▸ Text for analysis
Delhi's mechanical sweeper machines cover only 18 per cent of the population. Expansion must prioritise dust hotspots.

V V Nandagopan, Arpan Patra
29 May 2026

In brief

  • Context: Road dust is a major contributor to Delhi’s year-round air pollution, prompting large-scale investment in mechanical road sweeping machines (MRSMs).

  • Challenge: Current MRSM deployment is accessible to a limited population and is poorly aligned with dust hotspots, leading to operational waste and high costs that could make fleet expansions less beneficial.   

  • CEEW’s recommendation: Delhi should align MRSM deployment with pollution hotspots, improve road conditions, and ensure scientific disposal of debris to maximise air quality gains.

According to a January 2026 analysis by the Commission for Air Quality Management in the National Capital Region and Adjoining Areas (CAQM) on sources affecting Delhi’s air quality, road dust is a major year-round contributor to poor air quality. During the summer months (March–June), it is the largest source of particulate matter (PM), accounting for 27 per cent of PM2.5 concentrations. This has been addressed in Delhi’s 2025 Air Pollution Mitigation Plan, which, among other dust mitigation technologies such as anti-smog guns and water sprinklers, also includes deploying mechanical road sweeping machines (MRSMs), with a new significant investment from the Delhi government to bring the total fleet up to 230.

Building on existing deployment efforts, in February 2026, the CAQM released technical and operational norms for MRSMs across NCR, providing a standardised framework for acquiring and deploying these machines. International evidence is encouraging: South Korea’s road-cleaning programme, using comparable machines, recorded a 37 per cent reduction in PM10. However, similar findings on the effectiveness of MRSMs are limited in the Indian context, making it difficult to project outcomes without dedicated monitoring of operations. The question for Delhi is whether the conditions exist to replicate South Korea’s performance. This blog suggests that aligning sweeping routes with dust hotspots, pairing deployment with basic road maintenance, and ensuring debris is properly disposed of could pave the way to more holistic dust control measures.

What are mechanical road sweeping machines?

Mechanical road sweeping machines (MRSMs) are heavy trucks equipped with rotating side brooms that channel dust and debris towards a central broom, which collects material onto a conveyor and stores it in an onboard hopper (storage container). They are designed to remove coarse particles (PM10 and larger), dry vegetation, and road aggregates (gravel, sand, and stones. Their contribution to addressing PM2.5 (a prominent health concern in Delhi) is indirect and limited. They are expected to improve air quality by reducing dust resuspension.

Municipal Corporation of Delhi (MCD) currently operates around 52 MRSMs on Public Works Department (PWD) roads that are wider than 60 feet. These machines were first introduced by the MCD in September 2011 to curb dust on roads. Other Indian cities, including Bengaluru, Chandigarh, and Ludhiana, have also deployed or plan to deploy similar machines, though fleet sizes remain small relative to their road networks.

The CAQM norms represent a meaningful step towards standardising MRSM deployment across Delhi NCR. They address several long-standing gaps:

  • Mandating water sprinklers and particulate matter filtration systems to prevent resuspension.

▸ Recorded data
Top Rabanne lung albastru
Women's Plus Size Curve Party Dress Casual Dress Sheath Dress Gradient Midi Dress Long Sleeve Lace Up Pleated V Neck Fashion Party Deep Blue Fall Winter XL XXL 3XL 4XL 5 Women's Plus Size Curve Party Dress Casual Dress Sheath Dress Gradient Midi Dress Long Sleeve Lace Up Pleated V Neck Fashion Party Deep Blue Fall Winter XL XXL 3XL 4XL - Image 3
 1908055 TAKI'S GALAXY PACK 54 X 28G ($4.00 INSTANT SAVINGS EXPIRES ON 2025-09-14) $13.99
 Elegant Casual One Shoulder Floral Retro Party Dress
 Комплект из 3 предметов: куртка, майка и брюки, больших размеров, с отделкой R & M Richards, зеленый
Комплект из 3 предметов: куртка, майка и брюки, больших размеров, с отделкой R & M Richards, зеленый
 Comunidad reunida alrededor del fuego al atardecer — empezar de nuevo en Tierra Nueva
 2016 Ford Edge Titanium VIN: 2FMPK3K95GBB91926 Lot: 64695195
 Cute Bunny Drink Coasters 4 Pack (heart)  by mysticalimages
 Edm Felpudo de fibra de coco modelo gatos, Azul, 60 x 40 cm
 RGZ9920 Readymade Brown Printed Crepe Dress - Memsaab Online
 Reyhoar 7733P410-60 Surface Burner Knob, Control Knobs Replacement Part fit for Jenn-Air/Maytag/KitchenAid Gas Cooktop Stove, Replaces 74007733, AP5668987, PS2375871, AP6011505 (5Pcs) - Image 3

▸ Activity list
(1) According to the article on Delhi's mechanical road sweepers, what share of PM2.5 concentrations does road dust account for during the summer months?
(2) In the article on Delhi's mechanical road sweepers, reproduce the passage from "Municipal Corporation of" up to and including "to prevent resuspension.", changing "Ludhiana" to "Jaipur".

▸ Results for the exercise
(1) 27 per cent

(2)
Municipal Corporation of Delhi (MCD) currently operates around 52 MRSMs on Public Works Department (PWD) roads that are wider than 60 feet. These machines were first introduced by the MCD in September 2011 to curb dust on roads. Other Indian cities, including Bengaluru, Chandigarh, and Jaipur, have also deployed or plan to deploy similar machines, though fleet sizes remain small relative to their road networks.

The CAQM norms represent a meaningful step towards standardising MRSM deployment across Delhi NCR. They address several long-standing gaps:

  • Mandating water sprinklers and particulate matter filtration systems to prevent resuspension.